■ **WORK REQUEST**: Continue the biography of the Mughal princess Bakht-un-Nissa Begum below from the point where it stops.

■ **EXTRACT TO READ**:
————————
Bakht-un-Nissa Begum ( 1547 – 2 June 1608) was a Mughal princess, the daughter of the Mughal emperor Humayun.

Birth
Bakht-un-Nissa Begum was born in 1547 in Badakhshan. Her mother was Mah Chuchak Begum. On the night of her birth Humayun had a dream, and it occurred to him that she be named Bakht-un-Nissa (). Her siblings included, Mirza Muhammad Hakim, Farrukh Fal Mirza, Sakina Banu Begum, and Amina Banu Begum.

Marriages

Shah Abdul Ma'ali
During Mah Chuchak Begum's rule at Kabul, Shah Abdul Ma'ali, who belonged to the family of the great Sayyids of Termez, who had escaped from the prison at Lahore, arrived at Kabul and approached her for refuge. The Begum welcomed him, was generous to him and gave her daughter Bakht-un-Nissa Begum in marriage with him. However, soon Abdul Ma'ali grew tired of the dominating and interfering ways of Mah Chuchak Begum. He wanted Kabul for himself. So he killed the Begum 1564. Hakim Mirza was luckily rescued by Sulaiman Mirza of Badakshan, who defeated and killed Abdul Ma'ali and helped Mirza Hakim to keep his hold over Kabul.

Khawaja Hasan
After Abdul Ma'ali's death, Hakim Mirza married her to Khawaja Hasan Naqshbandi of Badakshan. With Hasan, she had two sons, Mirza Badi-uz-Zaman and Mirza Wali. After Hakim Mirza's death, Mirza Badi-uz-Zaman fled to Transoxania, where he died in exile. The begum, and her son Mirza Wali joined the court, and Akbar did much to please her. In 1619, Jahangir married Mirza Wali to Bulaqi Begum, the daughter of Prince Daniyal Mirza, the son of Akbar.
————————
■ **SOURCE MATERIAL**:
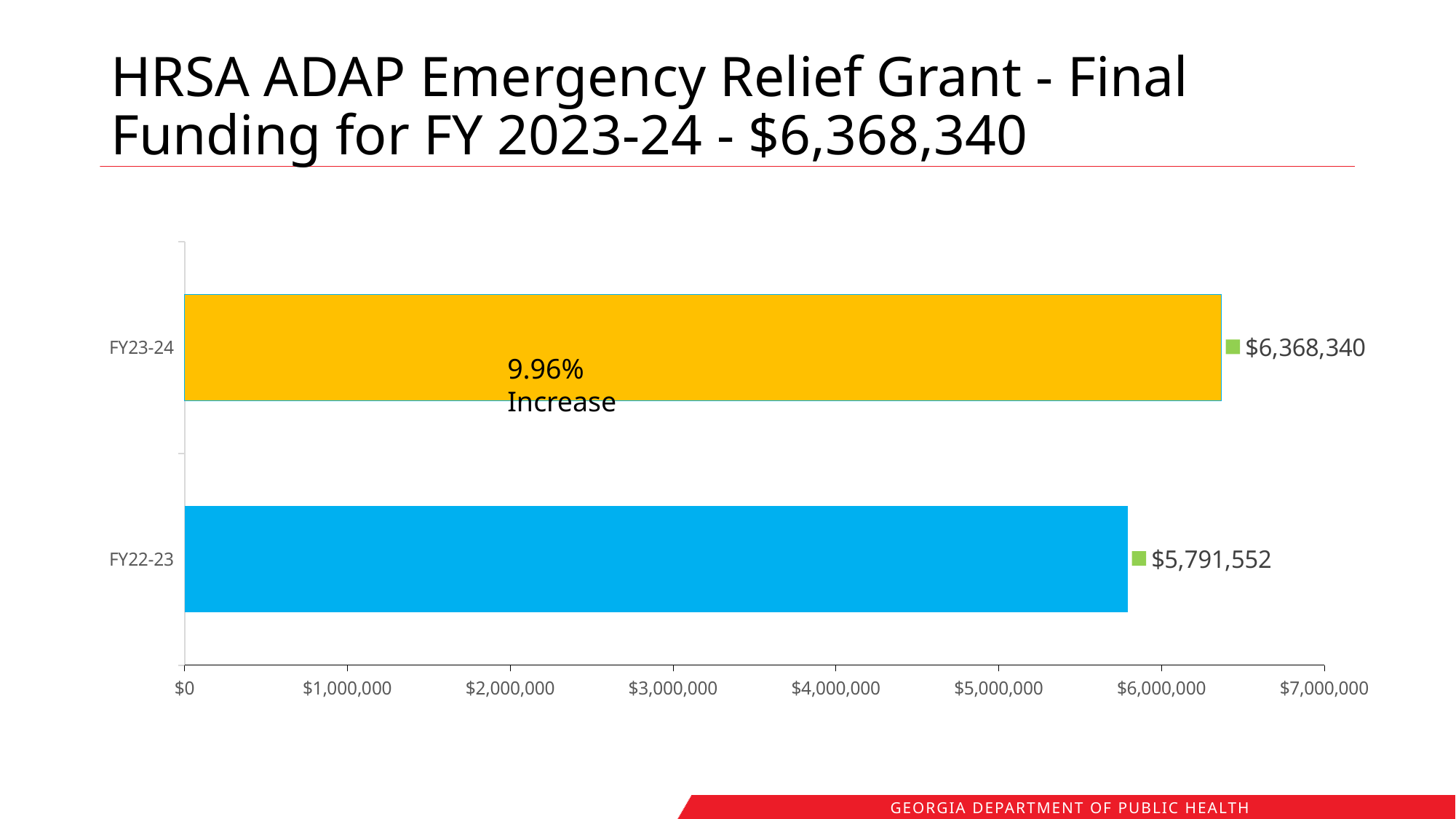
What kind of chart is shown on the slide? bar chart Which fiscal year has the highest value? FY23-24 Is the value for FY22-23 greater or less than $6,000,000? less What colour is the FY23-24 bar? yellow Is the value for FY23-24 greater or less than $6,000,000? greater What is the value for FY22-23? $5,791,552 What is the difference between the FY23-24 and FY22-23 values? $576,788 What is the value for FY23-24? $6,368,340 Which fiscal year has the lowest value? FY22-23 What percentage increase is annotated on the FY23-24 bar? 9.96% How many fiscal years are shown in the chart? 2 Which is larger, the value for FY23-24 or FY22-23? FY23-24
————————
■ **OUTPUT OF THE TASK**:
Governorship of Kabul
Her brother, Hakim Mirza was the governor of Kabul. In 1581, he rebelled in Kabul, and advanced to Lahore invading Punjab on the way. Here he was checked by Man Singh, who was the governor of Punjab at that time. Akbar declared war on him and himself went to Kabul. Mirza Hakim went to the hills. Akbar pardoned him, but the governorship of Kabul was now given to Bakht-un-Nissa Begum. Akbar also promised not to show any kindness to Hakim if he misbehaved in future. After Akbar's return from Kabul, Hakim got his old position, but all the official orders were issued in Bakht-un-Nissa's name.

Death
Bakht-un-Nissa Begum died of consumption and hectic fever on 1 June 1608.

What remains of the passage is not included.